Lee... I've never seen a number on Axis 4. It's usually like, "Unemployment", "Marital discord", "Homelessness", stuff like that. Maybe some people use their own code instead of the phrases (eg, 4=Unemployment, 5=Marital Discord, etc)?

Sarebear said...

Awesome poetry, Clink

Anonymous said...

Can someone strike the word awesome from the dictionary already? Is there anything left that is not awesome? If you need to to quell anthing, go for the sero-------eyes rolling to the back of my head. In addition to keeping the day jobs which you may or may not need, you might want to keep that little indulgence out of your um book

Anonymous said...

Anon--

You seem to come visit just to make cutting comments.

It's one thing when you do it to us--nasty, annoying, feels pretty bitchy-- but it's our blog and we're putting ourselves out here.

It's another thing when you come on to be purposely obnoxious to our readers in a hurtful way.

Sarebear: it's kind of you to comment on Clink's awesome poetry, and if you don't mind my saying so, you, too, are awesome! It's a perfectly good word which conveys its own positive emotion.

Anon: find someone else to pick on.

Anonymous said...

This was an interesting blog post! I enjoyed it. I think you would be very amused by the lyrics of the song "Female of the Species" by Space. I think it is loosely based on a poem by Rudyard Kipling. Check it out!

ClinkShrink said...

Thank you for the kind words about my poem. And Anonymous #2, those were great references. I'm linking to the Rudyard Kipling poem for those who are interested.

Sarebear: I ditto what Dinah said. She said it better, and more politely than I would have.

Anonymous said...

Clink,

I'm currently a military Psychiatrist, but I'm separating from Active Duty in July. There's an opportunity for me to work in a low security BOP prison that I'm looking at. I'm transferring to the US Public Health Service (another uniformed service) and Correctional Psychiatry is one of the 2 options available to USPHS doctors who want to continue clinical work (the other being the Indian Health Service).

So can you give me some input as to this opportunity? Thanks.

Dean.

ClinkShrink said...

Dean: A psychiatrist with military experience would be great for BOP work, and the Federal prison system is a good place to start. A minimum security facility would house relatively low-level offenders with either short sentences or who are near the end of their sentences. In other words, they won't be looking for trouble and are less likely to have behavior problems.

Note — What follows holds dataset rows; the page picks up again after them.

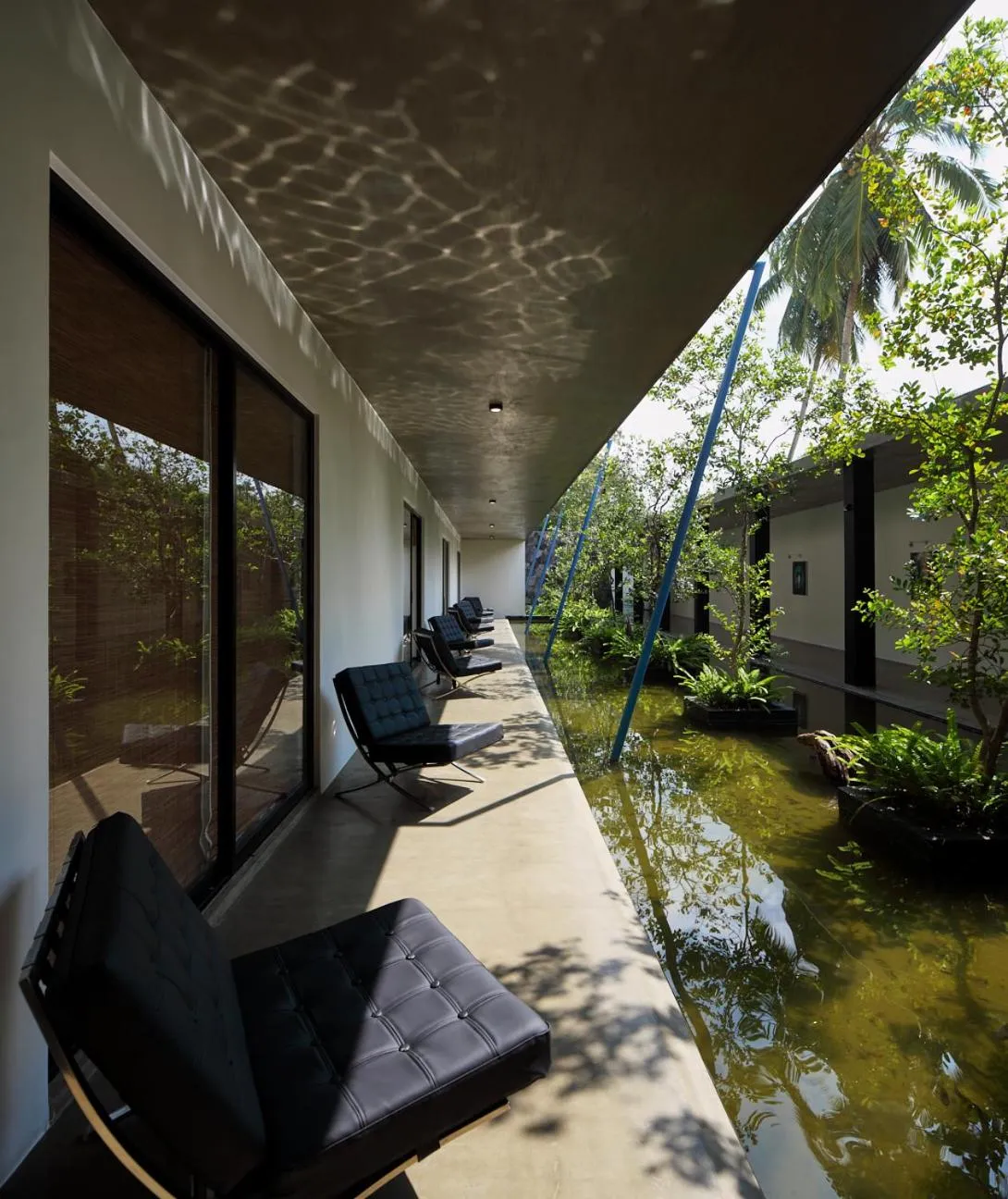 Balcony/Terrace in Serendiva Beach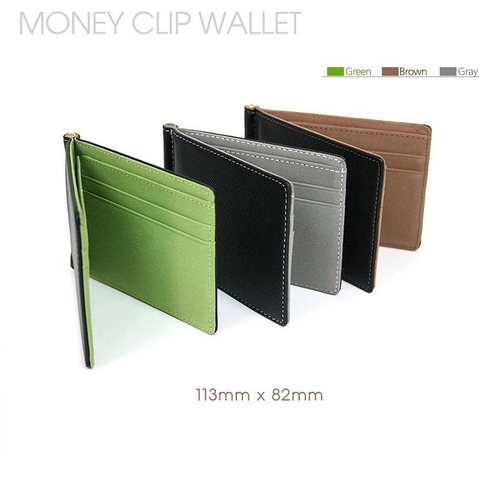 Money Clip  Wallet 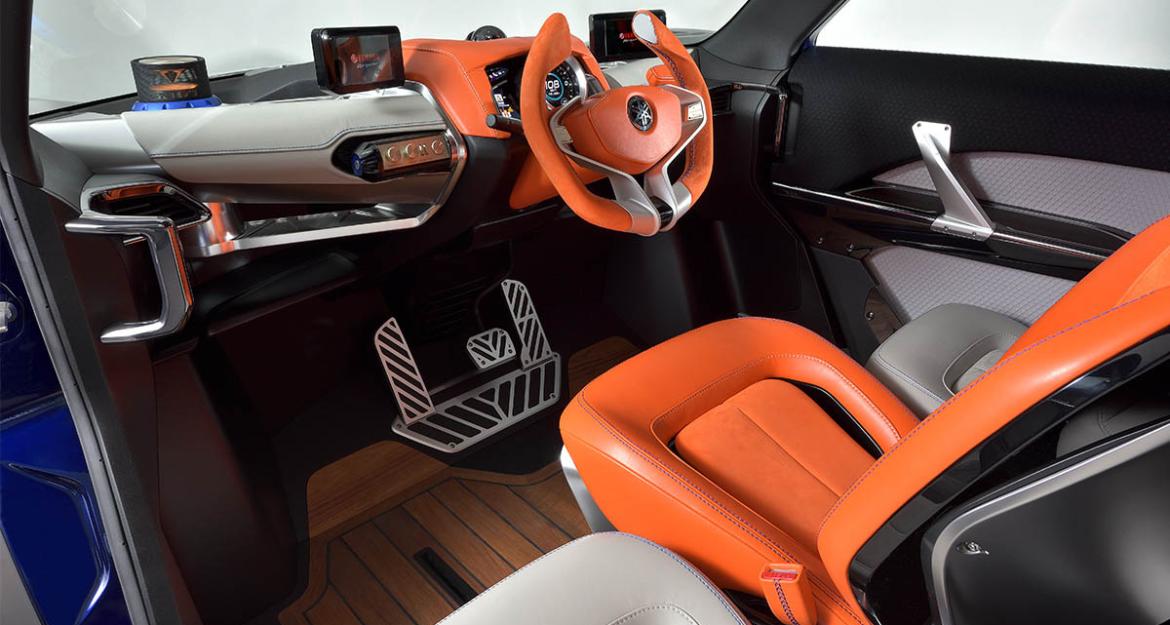 Μια εξαιρετική ιδέα από τη Yamaha (pics)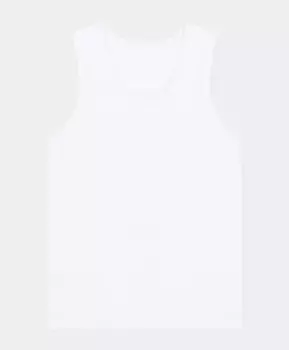 Майка белая Button Blue (152-158)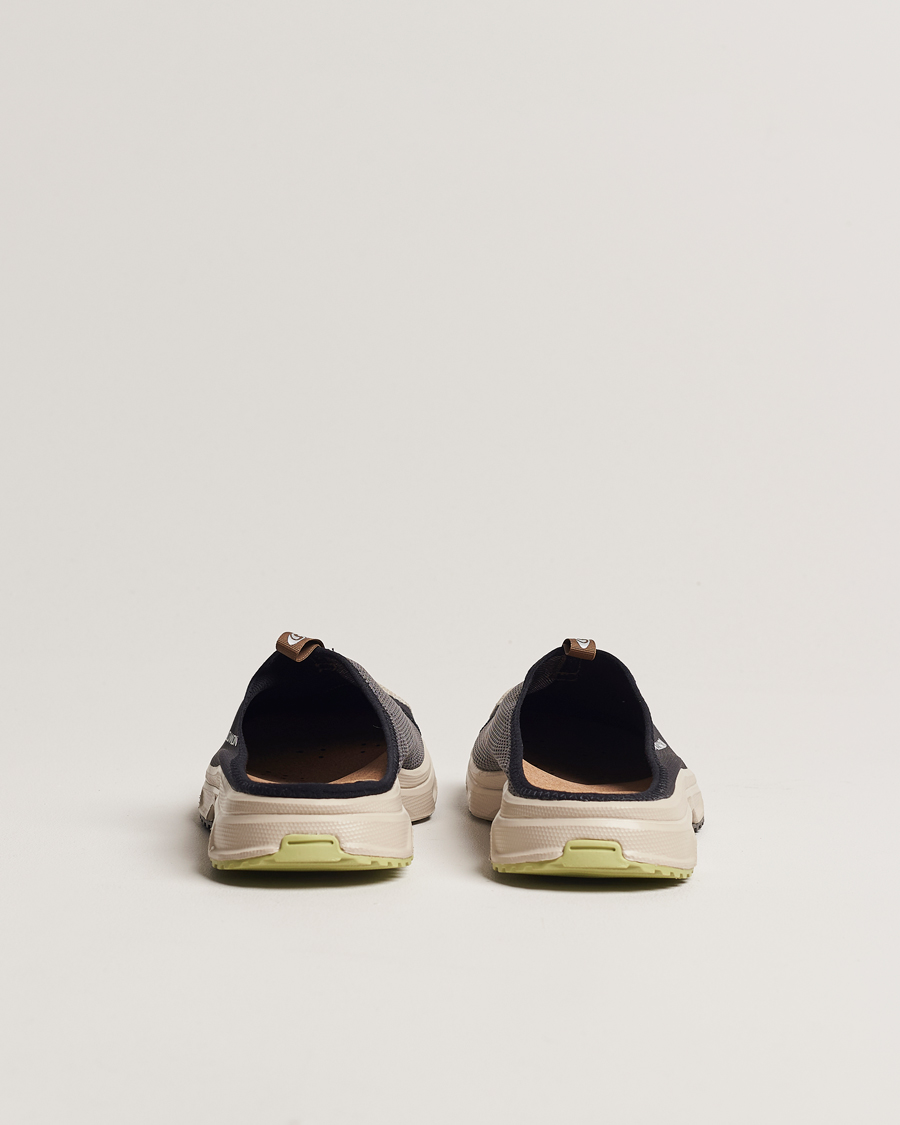 Heren | Salomon RX Slide 3.0 Black/Plum Kitten | Salomon | RX Slide 3.0 Black/Plum Kitten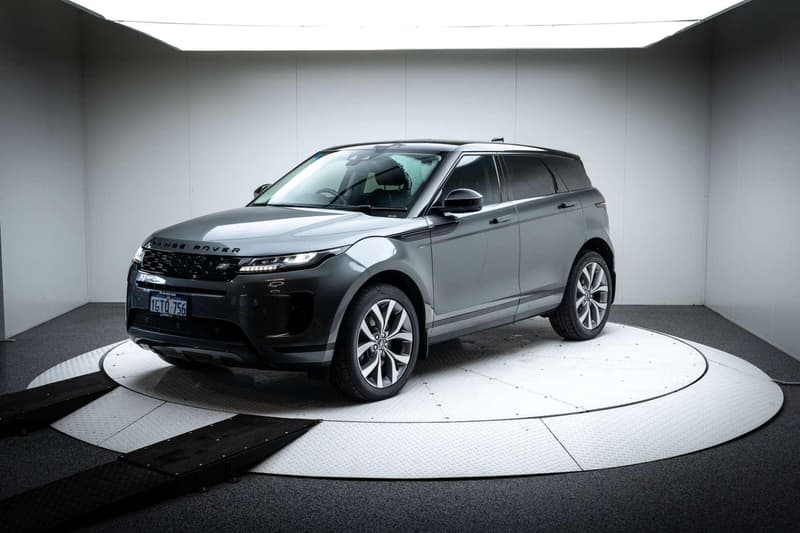 2019 Land Rover Range Rover Evoque D150 S L551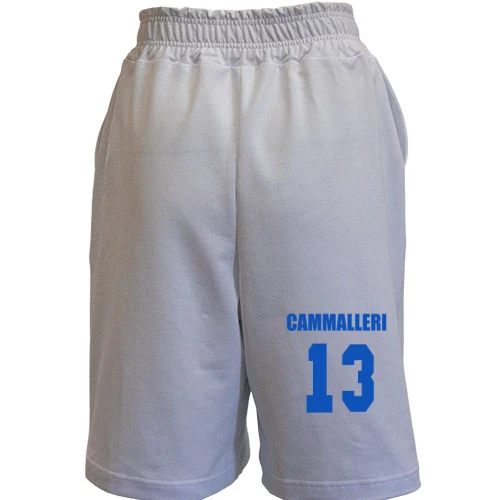 Жіночі шорти, Білий, Michael Cammalleri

Some of the questions you might want to consider are:

1. What resources will I have to work with (office space, support staff, allied mental health professionals, drug formulary)?

2. What coverage will be available when I take time off?

3. What security staff will be assigned to my clinic and do they rotate often?

4. What inpatient resources and suicide observation resources are available and what are the procedures for accessing them?

5. Who will be orienting me to the facility and are they easily available for questions?

I hope this helps. Thank you for considering correctional work.